Santos provides-- from his own experience-- a bold depiction of the tiered process by which often benign city and usually awful county jails in urban areas lead those once convicted into warehousing at federal prisons; he's been transferred about as many prisoners are, often at the whim of authorities or due to overcrowding. Without gangs or respected inmates to protect you in the hole, it's a hell the weak may not survive. This barbarity may reward law-and-order enforcers, but it warps millions who must capitulate to blackmail, smuggling, prostitution, or thuggery as a ransom.

Santos refused to plea-bargain, and faces his guilt without having ever "sought my own release through the punishment of another." (x) Convicted in 1987, he promised himself to not waste his twenty-five-year stretch. He's often been sort of a jailhouse lawyer for his less-informed peers. Mostly, he studies and writes in the library. He's now at the twentieth prison, at least, nearing the end of his time.

It takes awhile to get used to the structure of his narrative, but it follows his own rise up into the higher-security from the lower, and then back down again, interspersed with the stories he shares and reconstructs in tough dialogue. He has an accurate ear for dialect and slang that enhances the realities he depicts. Consensual sex, failed relationships, white-collar crime, drug smuggling, weapons, prisoner retaliation in protective custody, reform by one "O.G.", and supermax facilities are also covered in topical chapters. These can be a bit uneven, as the personal and the investigative intersperse, but given his narrowed perspective within and his lack of full access to sources, it's worthwhile.

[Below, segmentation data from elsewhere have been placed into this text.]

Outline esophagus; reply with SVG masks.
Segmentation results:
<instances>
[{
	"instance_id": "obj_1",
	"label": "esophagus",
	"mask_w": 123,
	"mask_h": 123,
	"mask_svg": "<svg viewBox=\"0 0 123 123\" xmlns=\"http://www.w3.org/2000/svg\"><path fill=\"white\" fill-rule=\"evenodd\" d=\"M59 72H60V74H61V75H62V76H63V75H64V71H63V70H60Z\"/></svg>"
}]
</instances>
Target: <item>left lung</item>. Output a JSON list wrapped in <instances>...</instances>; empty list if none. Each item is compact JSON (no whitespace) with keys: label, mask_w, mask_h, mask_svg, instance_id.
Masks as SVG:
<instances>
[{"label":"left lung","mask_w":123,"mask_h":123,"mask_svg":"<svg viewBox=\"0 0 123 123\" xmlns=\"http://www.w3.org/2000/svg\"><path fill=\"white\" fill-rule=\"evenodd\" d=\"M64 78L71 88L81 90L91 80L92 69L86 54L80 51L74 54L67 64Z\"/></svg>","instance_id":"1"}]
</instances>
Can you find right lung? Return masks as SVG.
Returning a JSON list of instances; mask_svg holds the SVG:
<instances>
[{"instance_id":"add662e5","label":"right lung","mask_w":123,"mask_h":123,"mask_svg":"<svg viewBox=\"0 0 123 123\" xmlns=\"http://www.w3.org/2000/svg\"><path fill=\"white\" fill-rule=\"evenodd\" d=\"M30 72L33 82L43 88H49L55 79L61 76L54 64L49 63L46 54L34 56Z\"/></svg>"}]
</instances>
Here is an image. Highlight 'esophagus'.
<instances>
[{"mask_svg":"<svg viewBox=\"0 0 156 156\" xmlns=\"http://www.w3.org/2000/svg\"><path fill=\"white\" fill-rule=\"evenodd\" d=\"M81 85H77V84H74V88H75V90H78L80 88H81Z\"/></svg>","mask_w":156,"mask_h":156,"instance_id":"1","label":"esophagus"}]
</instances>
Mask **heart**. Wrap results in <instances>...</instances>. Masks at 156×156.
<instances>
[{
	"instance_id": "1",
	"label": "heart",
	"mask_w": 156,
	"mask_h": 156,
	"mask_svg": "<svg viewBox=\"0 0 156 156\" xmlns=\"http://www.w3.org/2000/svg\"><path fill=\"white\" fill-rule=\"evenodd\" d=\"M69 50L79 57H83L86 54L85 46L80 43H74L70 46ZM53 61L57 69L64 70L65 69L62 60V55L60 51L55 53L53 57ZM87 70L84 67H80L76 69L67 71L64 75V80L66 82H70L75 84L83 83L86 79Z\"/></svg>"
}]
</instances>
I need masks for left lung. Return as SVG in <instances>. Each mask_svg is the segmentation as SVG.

My wife wondered, however, what happens to the royalties he earns from St. Martin's Press for his book; so far I have no clue. A diligent "success strategist" who's determined to help others like himself, his eponymous website sells articles and gives links to his daily blog feed via a resource his wife runs, but I could not find an answer to my wife's question there. His book mentions his imposed restitution-- now required for all felons-- to the tune of two million dollars. I'm not sure how he's going to pay it; his efforts to be a legal advocate, a stock investor via phone calls to his sister, and a Ph.D. in prison studies have all been blocked by his jailers.

Santos tells how since he entered prison, American prison populations have increased four-fold: one in fifteen in this country today doing or having done hard time. This does not count many more in jails or on probation. 800,000 people work inside prisons. It costs us $60 billion to house and feed U.S. prisoners each year. Santos doesn't mention this, but I've heard 80% are incarcerated due to the enforcement of anti-drug laws.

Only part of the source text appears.